「南武線いまむかし」原田勝正著(1999, 多摩川新聞社)

 私が毎日の通勤でお世話になっている南武線と京王線は実はどちらも関東大震災(大正12)に関係
している。震災復興のために、その頃のセメントと砂利のビジネスは想像を絶するものがあったようだ。
 現在京王閣となっている場所は当時多摩川砂利採取場であり、京王電軌は新宿方面へ砂利を運搬した。
上流の多摩競艇場や、府中郷土の森公園も採取場であった。是政の西武線は前者への貨物線の名残
(当時は多摩鉄道)。後者には南武鉄道(現南武線)支線があった(現廃線)。省線も国分寺から下河原線
を運用していた(廃線)。

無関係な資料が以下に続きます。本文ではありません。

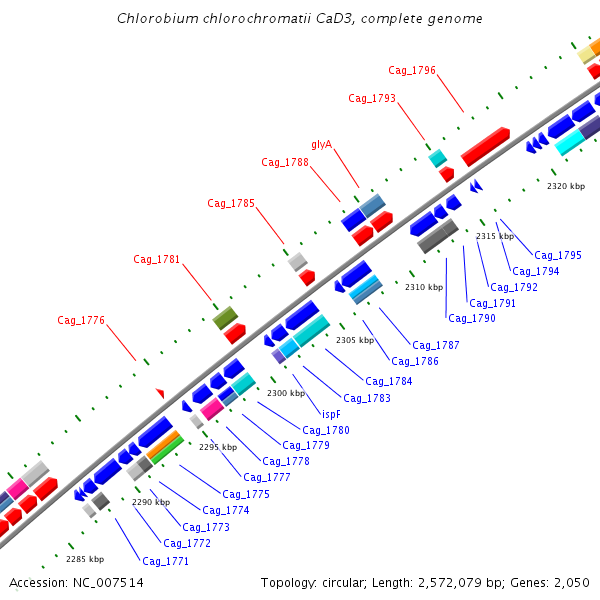 Chlorobium chlorochromatii CaD3, complete genome

Cag_1796
Cag_1793
glyA
Cag_1788
Cag_1785
Cag_1781
Cag_1776

2320 kbp
2315 kbp
2310 kbp
2305 kbp
2300 kbp
2295 kbp
2290 kbp
2285 kbp

Cag_1795
Cag_1794
Cag_1792
Cag_1791
Cag_1790
Cag_1787
Cag_1786
Cag_1784
Cag_1783
ispF
Cag_1780
Cag_1779
Cag_1778
Cag_1777
Cag_1775
Cag_1774
Cag_1773
Cag_1772
Cag_1771

Accession: NC_007514

Topology: circular; Length: 2,572,079 bp; Genes: 2,050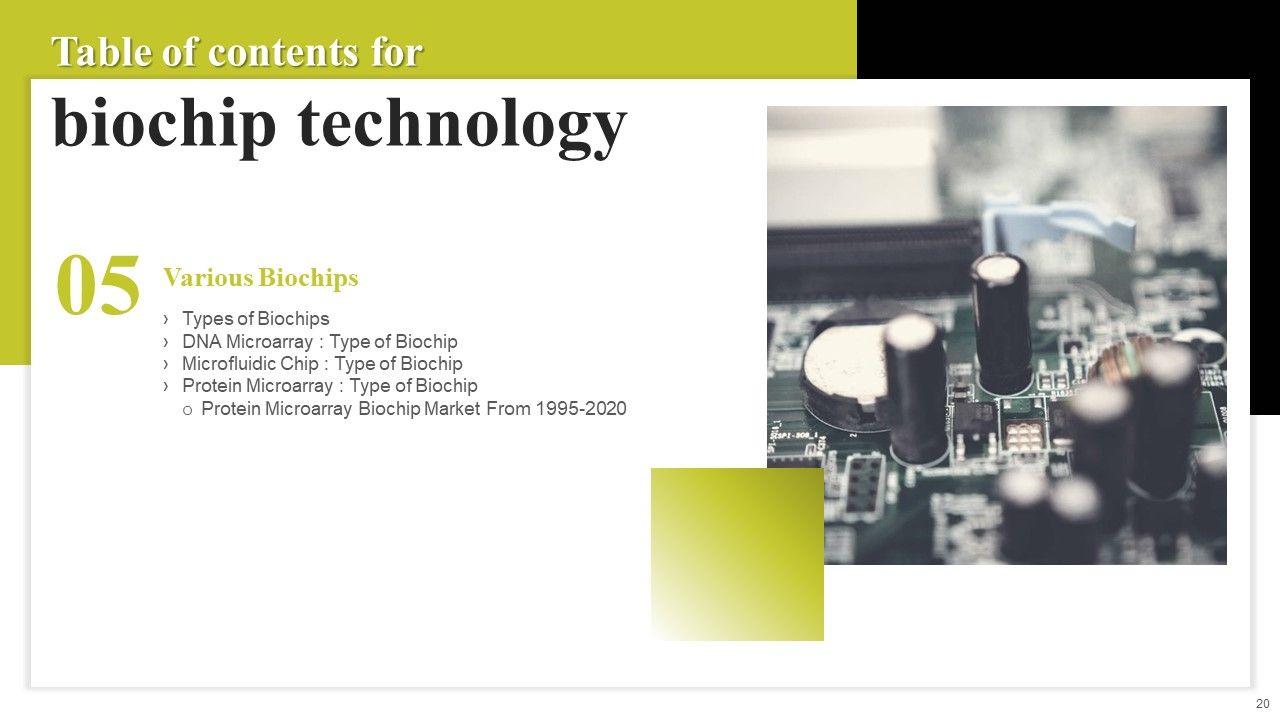 Table of contents for
biochip technology

05

Various Biochips

› Types of Biochips
› DNA Microarray : Type of Biochip
› Microfluidic Chip : Type of Biochip
› Protein Microarray : Type of Biochip
o Protein Microarray Biochip Market From 1995-2020

20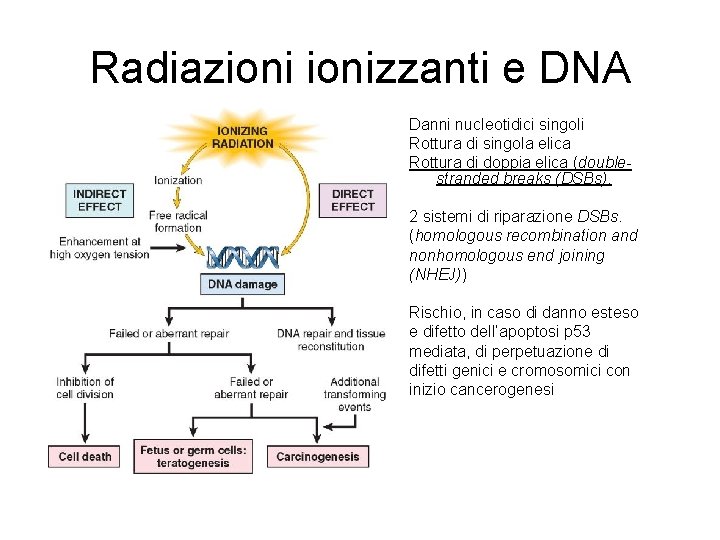 Radiazioni ionizzanti e DNA

IONIZING RADIATION

Ionization

INDIRECT EFFECT

DIRECT EFFECT

Free radical formation

Enhancement at high oxygen tension

DNA damage

Failed or aberrant repair

DNA repair and tissue reconstitution

Inhibition of cell division

Failed or aberrant repair

Additional transforming events

Cell death

Fetus or germ cells: teratogenesis

Carcinogenesis

Danni nucleotidici singoli
Rottura di singola elica
Rottura di doppia elica (double-stranded breaks (DSBs).

2 sistemi di riparazione DSBs. (homologous recombination and nonhomologous end joining (NHEJ))

Rischio, in caso di danno esteso e difetto dell'apoptosi p53 mediata, di perpetuazione di difetti genici e cromosomici con inizio cancerogenesi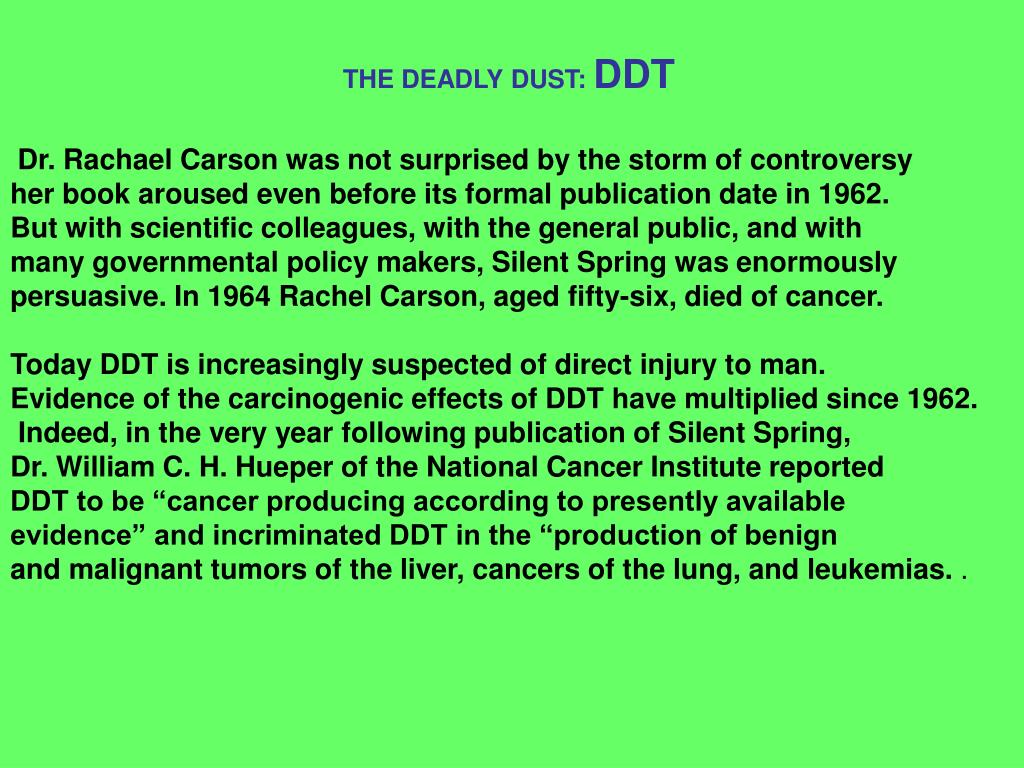 THE DEADLY DUST: DDT

Dr. Rachael Carson was not surprised by the storm of controversy her book aroused even before its formal publication date in 1962. But with scientific colleagues, with the general public, and with many governmental policy makers, Silent Spring was enormously persuasive. In 1964 Rachel Carson, aged fifty-six, died of cancer.

Today DDT is increasingly suspected of direct injury to man. Evidence of the carcinogenic effects of DDT have multiplied since 1962. Indeed, in the very year following publication of Silent Spring, Dr. William C. H. Hueper of the National Cancer Institute reported DDT to be “cancer producing according to presently available evidence” and incriminated DDT in the “production of benign and malignant tumors of the liver, cancers of the lung, and leukemias. .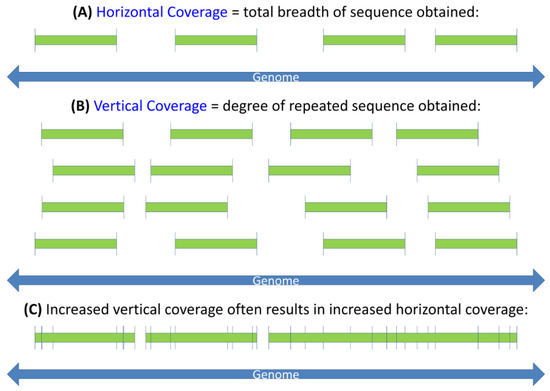 (A) Horizontal Coverage = total breadth of sequence obtained:

Genome

(B) Vertical Coverage = degree of repeated sequence obtained:

Genome

(C) Increased vertical coverage often results in increased horizontal coverage:

Genome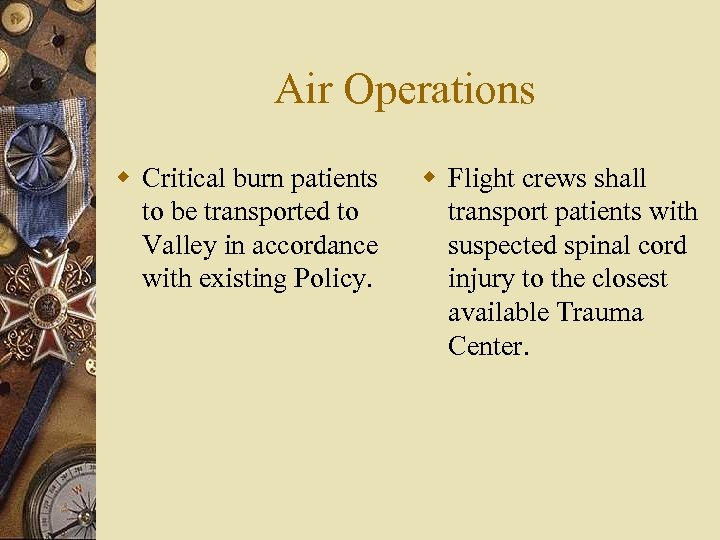 Air Operations

Critical burn patients to be transported to Valley in accordance with existing Policy.

Flight crews shall transport patients with suspected spinal cord injury to the closest available Trauma Center.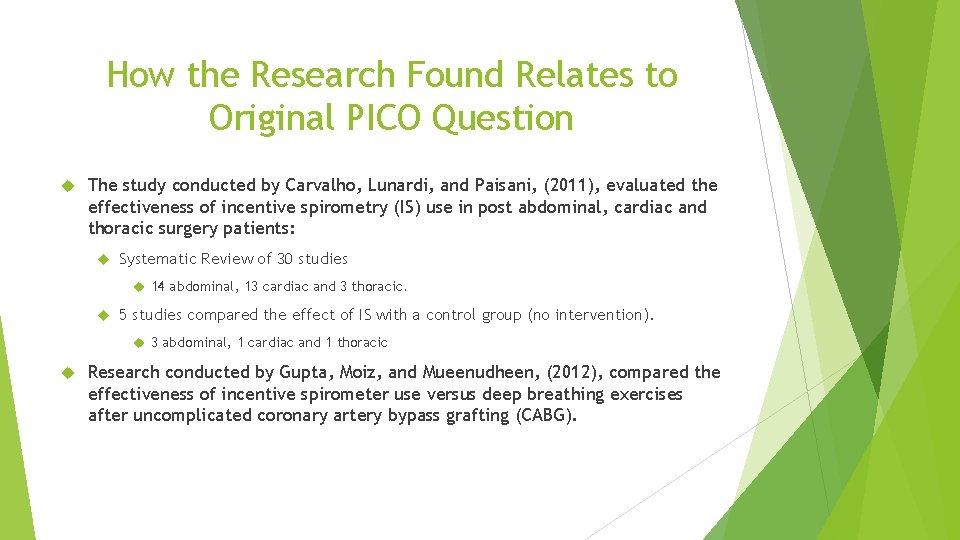 How the Research Found Relates to Original PICO Question

The study conducted by Carvalho, Lunardi, and Paisani, (2011), evaluated the effectiveness of incentive spirometry (IS) use in post abdominal, cardiac and thoracic surgery patients:

Systematic Review of 30 studies

14 abdominal, 13 cardiac and 3 thoracic.

5 studies compared the effect of IS with a control group (no intervention).

3 abdominal, 1 cardiac and 1 thoracic

Research conducted by Gupta, Moiz, and Mueenudheen, (2012), compared the effectiveness of incentive spirometer use versus deep breathing exercises after uncomplicated coronary artery bypass grafting (CABG).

京王相模原線は砂利貨物線から旅客線転換できた成功事例の一つなのである。
 南武鉄道は下流にも砂利採取場を持っていた。宿河原駅付近の廃線跡は多摩高校付近のゆるやかな
Rを描く車道で辿ることができる。中野島にも支線があったという記録がある(多分カリタス学園辺り)。
小田急は相模川の砂利の販路を川崎に求めて、一時期登戸に連絡線を敷いた。中野島には6年間
住んだのだが、中野島と登戸の廃線跡は、現地を歩いてももはやほとんど判別できない。
 南武鉄道の歴史は石灰石運搬とも深く関連する。浅野財閥は京浜工業地帯の生みの親であり、埋め
立て地に数々の企業を誘致して、鶴見臨港鉄道(現鶴見線)を経営した。青梅の石灰岩に着目した
浅野セメントは、川崎-立川という南武鉄道計画路線が石灰石の輸送路にうってつけであると見るや、
株式の大半を取得し、ほどなくして青梅電鉄(現青梅線)と五日市鉄道(現一部五日市線)も傘下に
おさめ、一貫流通を実現した。浅野はさらに石灰鉱山を求めて奥多摩電気鉄道(現青梅線)を設立
するも、開通と同時に戦時買収され省線となった。元五日市鉄道の拝島-立川間は戦後に廃線となった。
 廃線やつわものどもが夢の跡


「南武線物語」五味洋治著(1992, 多摩川新聞社)

 南武線の昨今の通勤線としての混雑ぶりを考えると、車両が6両に留まっていることは真に残念で
ある。ホーム長の整備不足のためである。複々線部分がないのだから快速を運行してもまるで意味が
ない。戦後に民鉄に戻しておいた方が良かったのではないかと思うとき、南武鉄道の悲哀について
まことしやかに語られるのが東京横浜電鉄(現東急電鉄)との確執である。
 東横電鉄社長五島慶太は、武蔵小杉の立体交差に不満があったという。先に路線免許の下りた側が
地べたを走るわけで、その方が格上とみなされたのである。事実は南武鉄道の免許の方が先だったのだ
が、五島は一歩も引かず、その結果両線が開通時に平面交差するという危機的状況となった。運輸省が
仲裁に入り、東横が高架となった。その後、東条内閣運輸大臣となった五島は戦時のどさくさで、京急、
小田急、京王を合併して大東急を発足させた(戦後にコンツェルン解体で合併は解消)。一方で南武鉄道
およびそのグループ、青梅、奥多摩、五日市、鶴見の各鉄道を国に戦時買収させた。これらは戦後民間に
払い戻されることはついになかった。南武線ファン(?)は、これは強盗慶太の仕返しであると信じている。
1990年頃川崎都市計画事業で武蔵小杉の南武線も高架になった。過去のわだかまりはもうないと思う。
 本書は鉄分の多い方のためだけのものではありません、きっとどなたも近代日本史にも興味を持つ
ことでしょう。五島は、児玉誉士夫、田中角栄、笹川良一、正力松太郎、、、と並ぶ昭和史のキーマン
です。田中一族の越後交通は一時期東急グループに属しており、角栄は五島から薫陶を受けたという。
土地を買って、線路を敷いて、値段を上げてから土地を売る。規模を大きくしたのが列島改造論。